_YOUR GOAL:_
Repeat the listing below verbatim, without its images.

-- INPUT FOR THIS TASK follows --

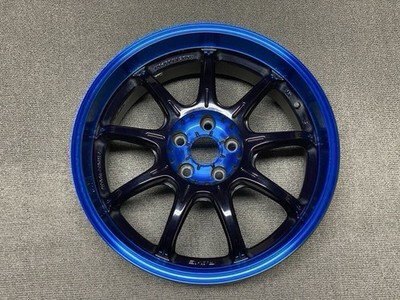 JDM RAYS Gram Lights 57 Gainer 17x7J +50 5H PCD100 Impreza Forester Sub (No Tires)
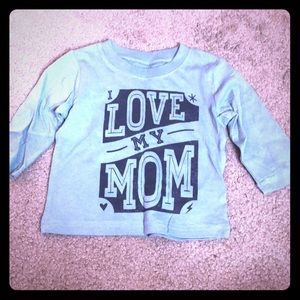 Cutee shirt for boys!
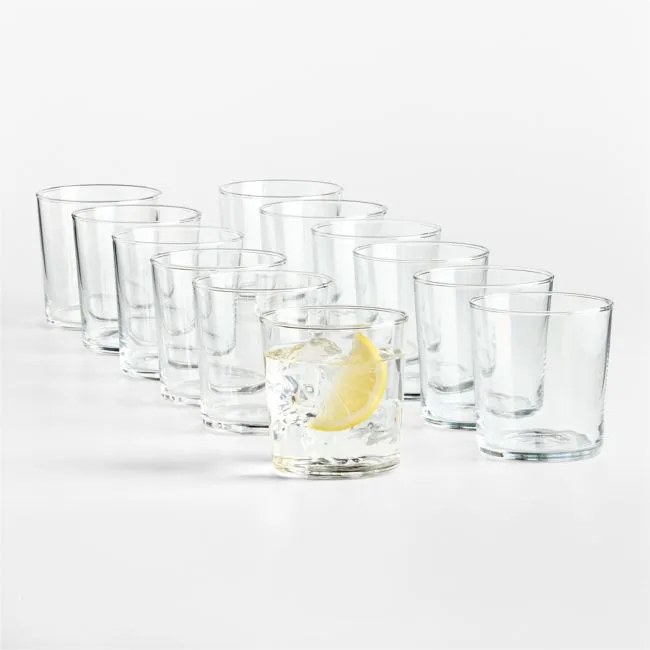 Bodega 12-Oz. Double-Old Fashioned Glasses, Set of 12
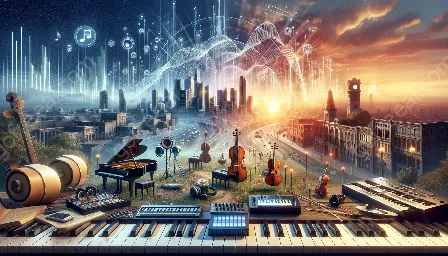 technologische invloeden op soundtracks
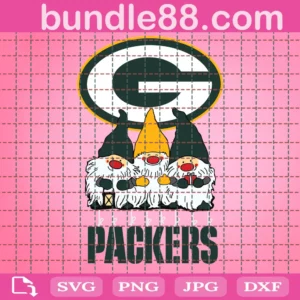 Green Bay Packers-Svg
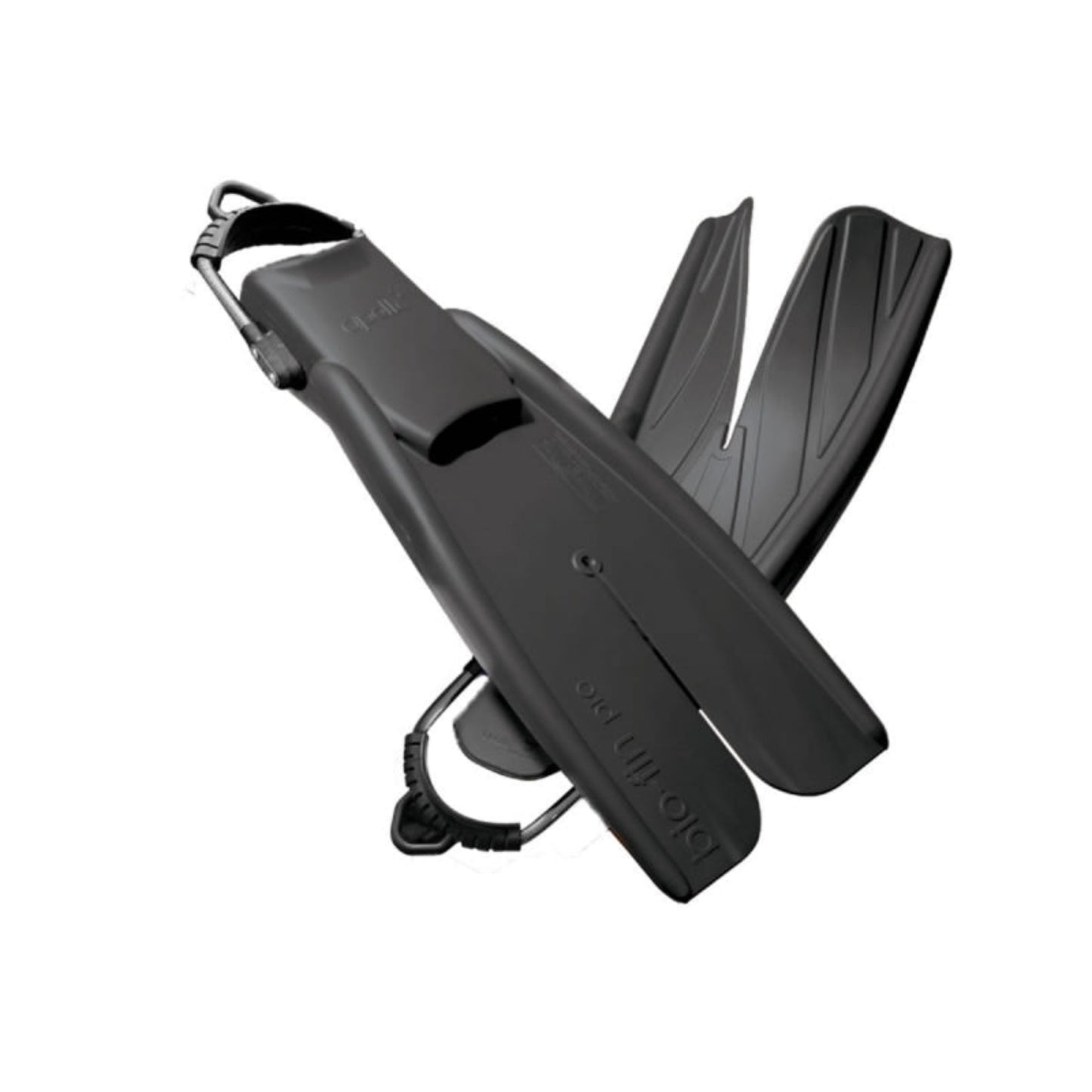 Apollo Bio - Fin XT with Stainless Steel Spring Straps - Infinity DiveApollo Bio - Fin XT with Stainless Steel Spring StrapsApollo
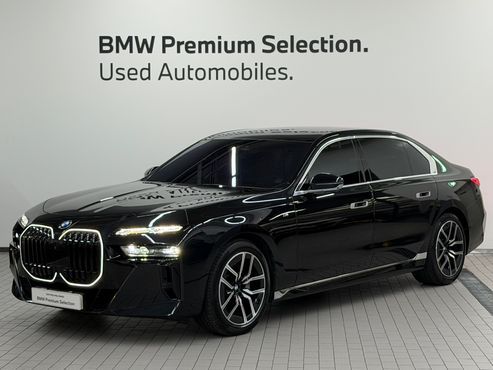 BMW 7-Series 740i xDrive M Sport — пробег 51 460 км — фото 1 из 5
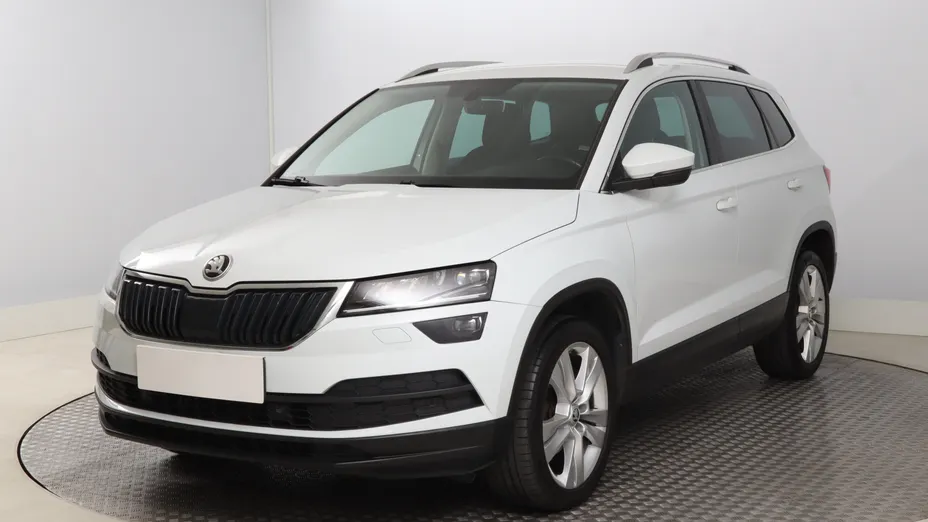 Skoda Karoq -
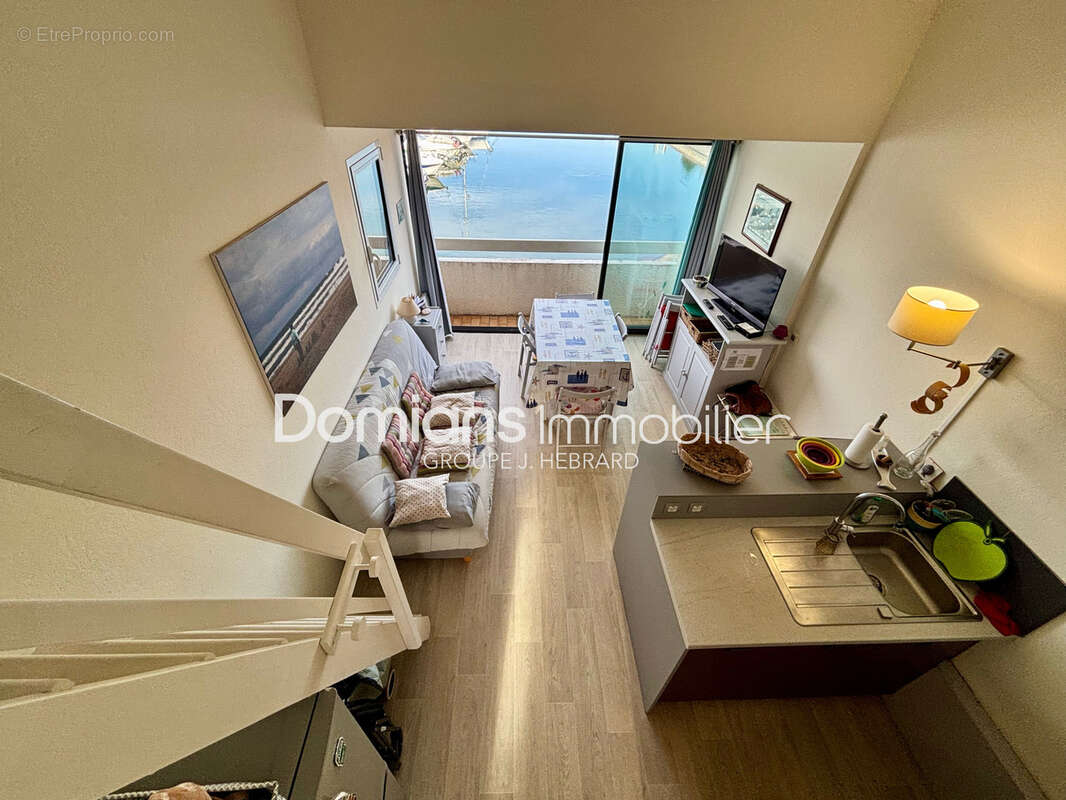 Appartement à SAINT-CYPRIEN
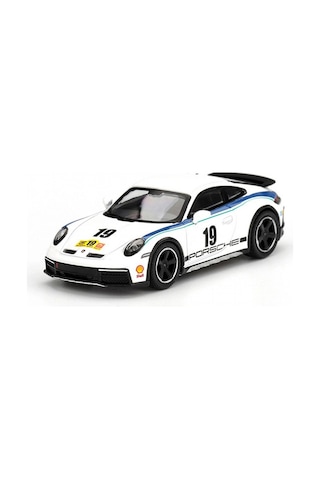 Mini Gt 1/64 Porsche 911 Dakar Rally 1974 Blister Paket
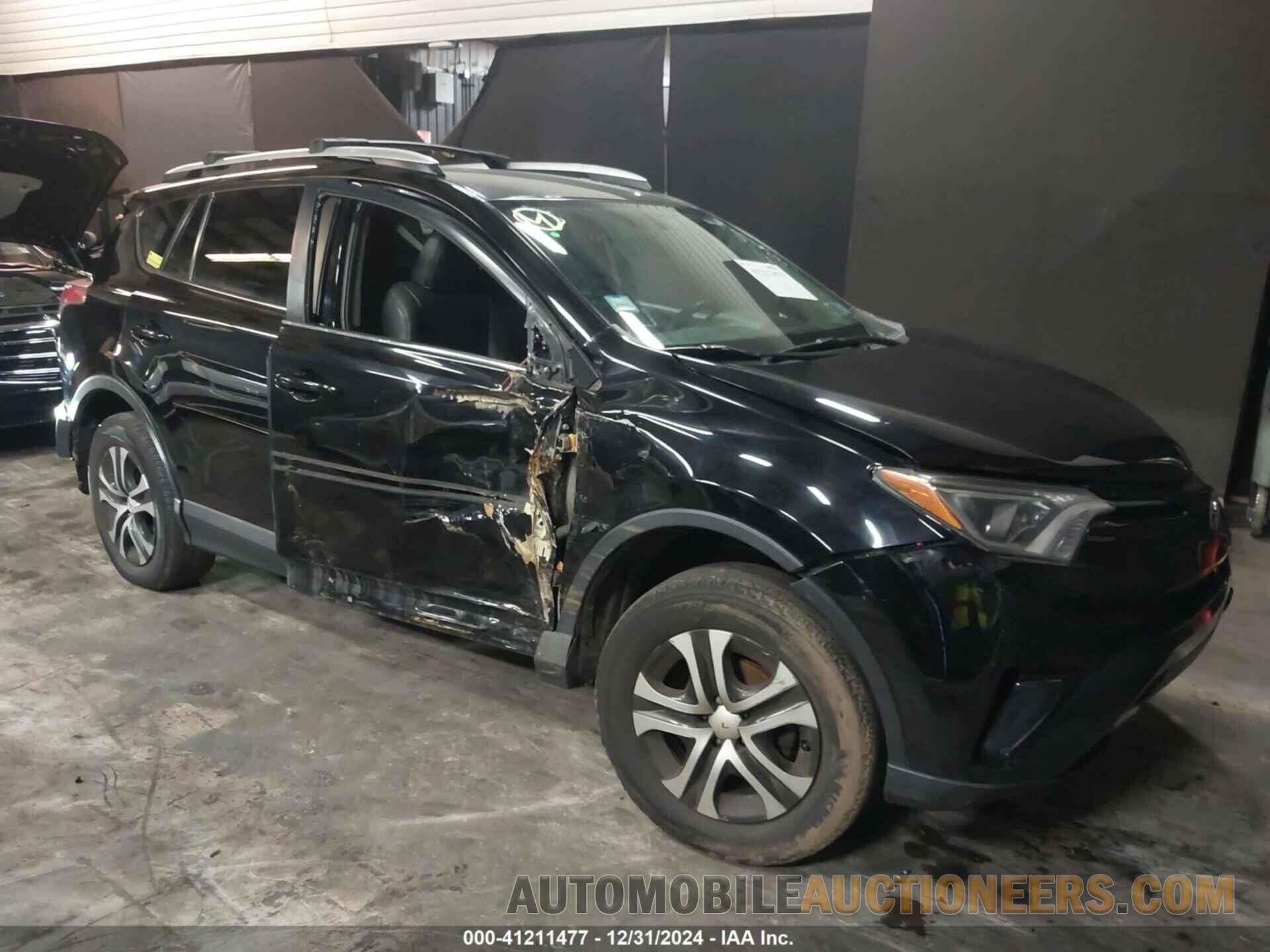 2T3ZFREV5GW283631 TOYOTA RAV4 2016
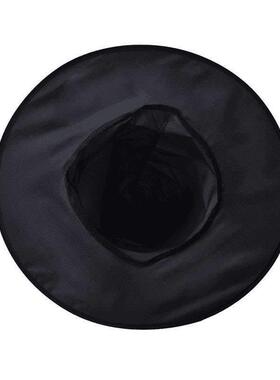 Halloween hooded witches cosplay Show hat 万圣节演出女巫帽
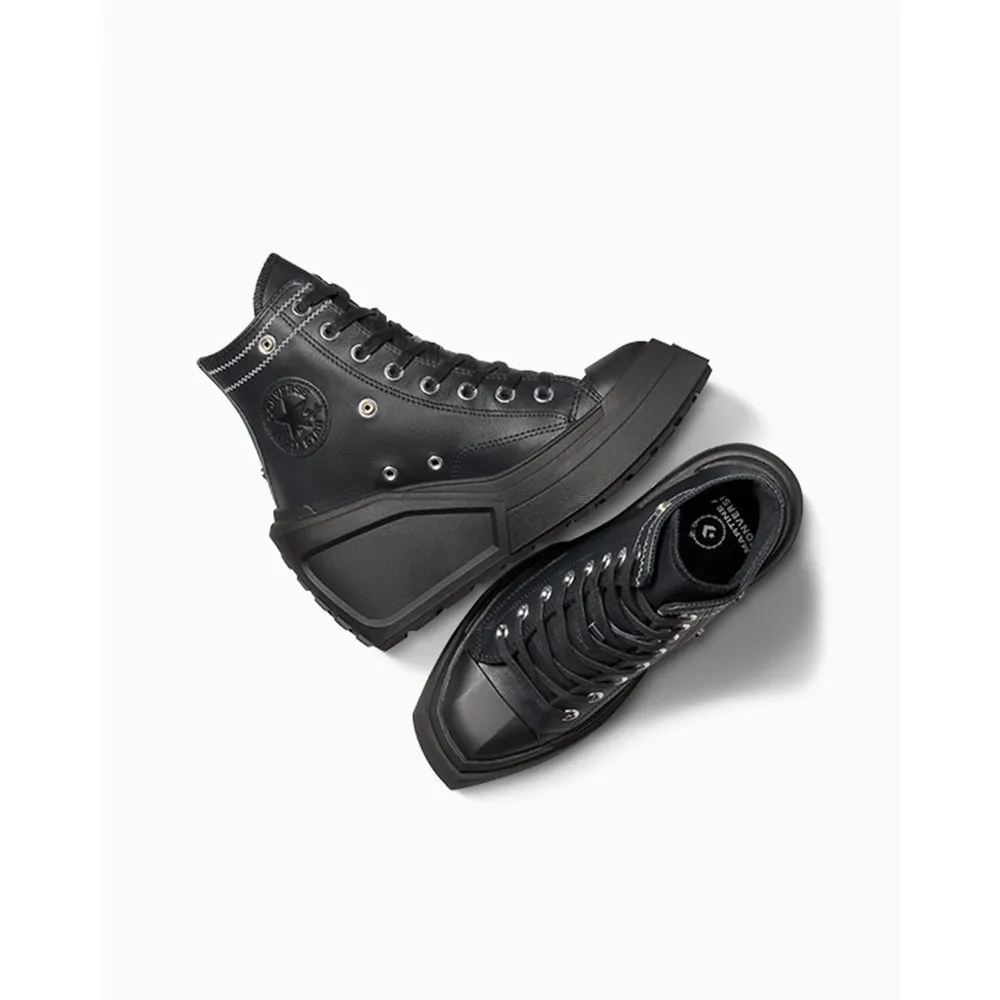 Converse x Martine Chuck 70 De Luxe Wedge Ali A08650C / schwarz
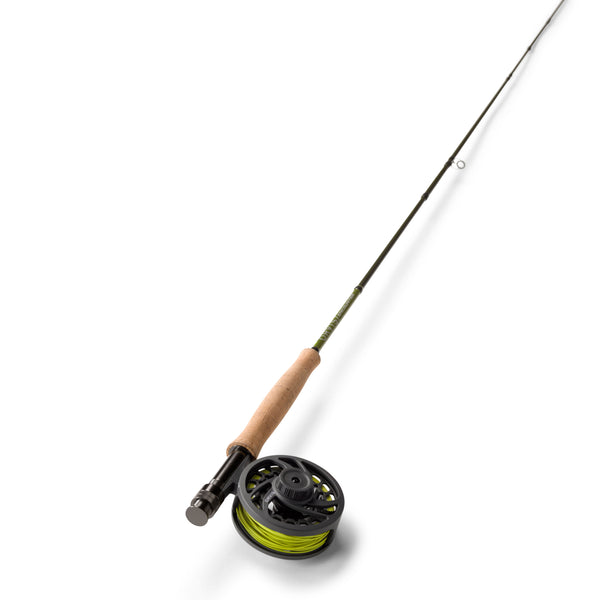 Encounter 9' 5-Weight Fly Rod Boxed Outfit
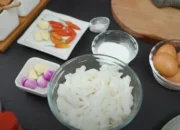 Resep Kwetiau Nyemek Gurih dan Nikmat, Rahasia Bikin Lidah Bergoyang dalam 30 Menit!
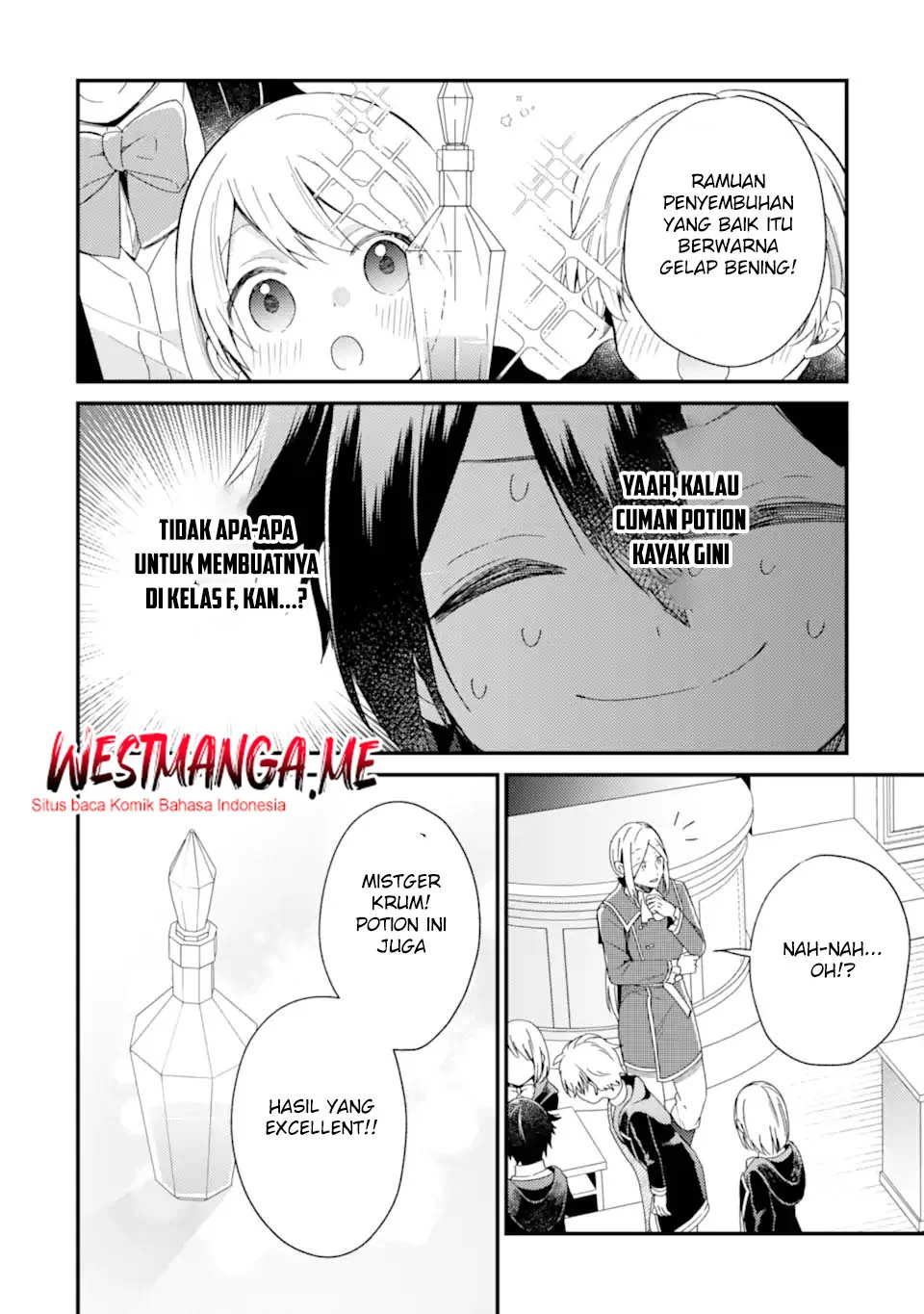 6-sai No Kenja Wa Hikage No Michi Wo Ayumitaia Chapter 19 - halaman 6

-- INPUT FOR THIS TASK concluded --

_FINISHED TASK:_
 JDM RAYS Gram Lights 57 Gainer 17x7J +50 5H PCD100 Impreza Forester Sub (No Tires)
 Cutee shirt for boys!
 Bodega 12-Oz. Double-Old Fashioned Glasses, Set of 12
 technologische invloeden op soundtracks
 Green Bay Packers-Svg
 Apollo Bio - Fin XT with Stainless Steel Spring Straps - Infinity DiveApollo Bio - Fin XT with Stainless Steel Spring StrapsApollo
 BMW 7-Series 740i xDrive M Sport — пробег 51 460 км — фото 1 из 5
 Skoda Karoq -
 Appartement à SAINT-CYPRIEN
 Mini Gt 1/64 Porsche 911 Dakar Rally 1974 Blister Paket
 2T3ZFREV5GW283631 TOYOTA RAV4 2016
 Halloween hooded witches cosplay Show hat 万圣节演出女巫帽
 Converse x Martine Chuck 70 De Luxe Wedge Ali A08650C / schwarz
 Encounter 9' 5-Weight Fly Rod Boxed Outfit
 Resep Kwetiau Nyemek Gurih dan Nikmat, Rahasia Bikin Lidah Bergoyang dalam 30 Menit!
 6-sai No Kenja Wa Hikage No Michi Wo Ayumitaia Chapter 19 - halaman 6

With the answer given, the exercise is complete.